HTCondor Project List Archives



[Date Prev][Date Next][Thread Prev][Thread Next][Date Index][Thread Index]

[Condor-devel] ATTR_JOB_RUN_COUNT



Hello,

It turns out that when the schedd runs a job, it increments the 
ATTR_JOB_RUN_COUNT when adding the birthday record for a shadow.

I think there are two problems with the current implementation.

1) In the case of a disconnected starter/shadow, the job hadn't actually
died, but the starting of a new shadow increments the ATTR_JOB_RUN_COUNT
erroneously. You can see this behavior in schedd.C:add_shadow_birthdate().

2) If the shadow is started, but then the startd at the very last minute
refuses the jobh such that the shadow exits with JOB_NOT_STARTED (legal
behavior), then ATTR_JOB_RUN_COUNT is also incremented.

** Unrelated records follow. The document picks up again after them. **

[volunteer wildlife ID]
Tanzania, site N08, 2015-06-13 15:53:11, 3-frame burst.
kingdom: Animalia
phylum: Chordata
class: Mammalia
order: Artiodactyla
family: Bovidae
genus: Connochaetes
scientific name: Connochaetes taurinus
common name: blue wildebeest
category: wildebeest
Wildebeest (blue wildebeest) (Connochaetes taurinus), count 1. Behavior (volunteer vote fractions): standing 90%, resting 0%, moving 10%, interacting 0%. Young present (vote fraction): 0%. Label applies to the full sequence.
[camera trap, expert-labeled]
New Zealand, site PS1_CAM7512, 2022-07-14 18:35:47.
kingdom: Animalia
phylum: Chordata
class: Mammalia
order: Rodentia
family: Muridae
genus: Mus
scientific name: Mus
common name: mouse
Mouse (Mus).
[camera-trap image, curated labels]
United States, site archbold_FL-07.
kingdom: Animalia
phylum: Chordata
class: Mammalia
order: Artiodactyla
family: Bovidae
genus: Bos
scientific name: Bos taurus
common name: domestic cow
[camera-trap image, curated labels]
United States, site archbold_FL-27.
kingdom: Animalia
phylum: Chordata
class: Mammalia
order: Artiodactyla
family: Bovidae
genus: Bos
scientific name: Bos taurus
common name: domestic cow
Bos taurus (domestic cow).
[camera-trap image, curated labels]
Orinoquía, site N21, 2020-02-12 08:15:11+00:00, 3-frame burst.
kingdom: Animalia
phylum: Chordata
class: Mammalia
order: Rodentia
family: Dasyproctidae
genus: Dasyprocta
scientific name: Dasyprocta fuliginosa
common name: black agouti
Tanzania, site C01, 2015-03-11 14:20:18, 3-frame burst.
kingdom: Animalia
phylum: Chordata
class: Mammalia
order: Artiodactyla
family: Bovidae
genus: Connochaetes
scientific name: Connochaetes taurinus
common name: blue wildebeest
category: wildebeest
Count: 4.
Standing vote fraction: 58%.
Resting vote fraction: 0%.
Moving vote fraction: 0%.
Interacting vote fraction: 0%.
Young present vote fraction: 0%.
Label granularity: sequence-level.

So, it looks like ATTR_JOB_RUN_COUNT is really the count of the times the
shadow had been started on behalf of a job, and not the fact that the job
had entered its main().

This came up because someone had PeriodicRemove = JobRunCount > 1 in their
job policy and it was failing in cases where the job hadn't run at all
(2)--and they would get "submit/execute/abort due to PeriodicRemove"
in their user job logs without the jobs running since event (2) isn't
recorded in th euser log.  While inspecting the use of that call,
I noticed (1).

Is there anyway to say "Dont run the job more than once, but make sure the
job's main() was actually executed."?

Thank you.

-pete